1,.06570841889117043,0,1,1,-1.675197757186858
2,.13141683778234087,0,0,1,-10.48286373939083
3,.2299794661190965,0,1,1,-4.426737798254621

 


b.      Notice that the raw text data-file contains comma-delimited text, with the first line containing variable names, in quotes:  ID, MONTHS, CENSOR, PERSONAL, PROPERTY, CAGE.  By consulting ALDA, match these names with the variable descriptions on p. 504 ff., noting the coding of the CENSOR variable for case #8.  Make sure that you can line up the names of the variables with their values for the first and second cases, and that you understand why they take on the values that they do.

7.      Boot up PC-SAS.

8.      Begin your analyses of the rearrest dataset.

a.       Read the rearrest person-period system file (rearrest.sas7bdat) into SAS and conduct a Cox regression analysis, fitting Model A of Table 14.1 on p. 525 of ALDA, using the following SAS code (replacing the data file name with a name appropriate for your system):

Text Box: proc lifetest data='c:\????\rearrest' method=km plots=(s,ls);
  time months*censor(1);
  strata personal;
proc phreg data='c:\alda\rearrest' ;
  model months*censor(1)=personal/ties=efron;
run;

 


b.      Here, two SAS procedures are implemented consecutively: LIFETEST and PHREG (misnamed as “Proportional Hazards Regression”).

 

                                                               i.      We used LIFETEST with the additional “strata” command to produce plots of the KM-estimates of the survivor function, by levels of predictor PERSONAL.
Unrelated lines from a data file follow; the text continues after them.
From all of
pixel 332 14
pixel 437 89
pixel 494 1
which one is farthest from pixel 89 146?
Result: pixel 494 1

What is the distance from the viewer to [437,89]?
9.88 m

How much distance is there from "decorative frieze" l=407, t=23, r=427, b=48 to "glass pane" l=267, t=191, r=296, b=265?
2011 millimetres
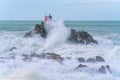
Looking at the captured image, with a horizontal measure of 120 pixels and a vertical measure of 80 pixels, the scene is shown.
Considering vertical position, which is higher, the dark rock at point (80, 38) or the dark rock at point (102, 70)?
the dark rock at point (102, 70)

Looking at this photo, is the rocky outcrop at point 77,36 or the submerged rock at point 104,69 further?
the rocky outcrop at point 77,36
                                                             ii.      We used PHREG to fit the indicated Cox regression model.

1.      As usual, the “model” sentence contains the names of the time variable, MONTHS, the censoring information variable CENSOR(1), and the predictor, PERSONAL.  It also indicates that we want to use the “Efron” method to deal with ties.

 

c.       Execute your program, obtain output, and print it out for your records.  You will notice again that several kinds of output are created:

                                                               i.      You get two pages of SASGRAPH output, in a separate GRAPH window, from the LIFETEST procedure, containing “publication quality” estimated survivor and negative log-survivor functions, by levels of the predictor PERSONAL.  Print these plots out separately from the other output.  Compare the plots to the top two panels of Figure 14.1 on p. 505 of ALDA.
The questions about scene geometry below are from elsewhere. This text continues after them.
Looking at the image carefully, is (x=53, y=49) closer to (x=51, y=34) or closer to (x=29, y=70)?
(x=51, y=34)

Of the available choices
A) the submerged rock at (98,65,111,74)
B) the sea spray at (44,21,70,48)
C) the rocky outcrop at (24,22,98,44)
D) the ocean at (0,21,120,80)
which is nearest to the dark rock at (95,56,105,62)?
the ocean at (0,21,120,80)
                                                             ii.      You get regular output from both LIFETEST (extensive summary statistics, by levels of PERSONAL) and PHREG (the Cox regression output).
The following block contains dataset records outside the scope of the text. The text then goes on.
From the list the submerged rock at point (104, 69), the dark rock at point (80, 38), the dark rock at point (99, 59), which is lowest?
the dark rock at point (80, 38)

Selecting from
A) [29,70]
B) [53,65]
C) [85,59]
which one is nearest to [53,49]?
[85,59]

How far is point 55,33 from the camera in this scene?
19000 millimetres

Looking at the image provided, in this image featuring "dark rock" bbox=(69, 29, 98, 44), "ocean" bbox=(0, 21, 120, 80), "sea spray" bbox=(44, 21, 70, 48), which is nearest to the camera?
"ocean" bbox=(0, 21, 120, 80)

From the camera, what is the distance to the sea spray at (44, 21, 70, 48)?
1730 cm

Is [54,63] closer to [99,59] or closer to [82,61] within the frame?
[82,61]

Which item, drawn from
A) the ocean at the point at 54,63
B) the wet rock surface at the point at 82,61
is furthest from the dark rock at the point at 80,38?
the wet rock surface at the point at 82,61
d.      Examine the Cox regression output, comparing it to fitted Model A of Table 14.1 on p. 525:

                                                               i.      Identify the regression parameter estimate and standard error associated with predictor PERSONAL.  They are contained in the very last line of the output, under “Analysis of Maximum Likelihood Estimate” (an interesting misnomer!).

                                                             ii.      The –2Log Likelihood statistic, under “Model Fit Statistics/With Covariates.”

                                                            iii.      The information statistics, also under “Model Fit Statistics/With Covariates.”

e.       Edit your SAS code to fit Model D from Table 14.1 on p. D, by adding the additional predictors to the appropriate place on the “model” line in PHREG.

9.      If you have any time left, take a look at the programs and output for ALDA Chapters 13, 14 and 15 on the UCLA support site.  There you will find examples of SAS code for outputting a variety of interesting fitted plots, diagnostics, and for conducting extensions of the basic Cox model that are described in Chapter 15 of ALDA, including the inclusion of time-varying predictors in the model.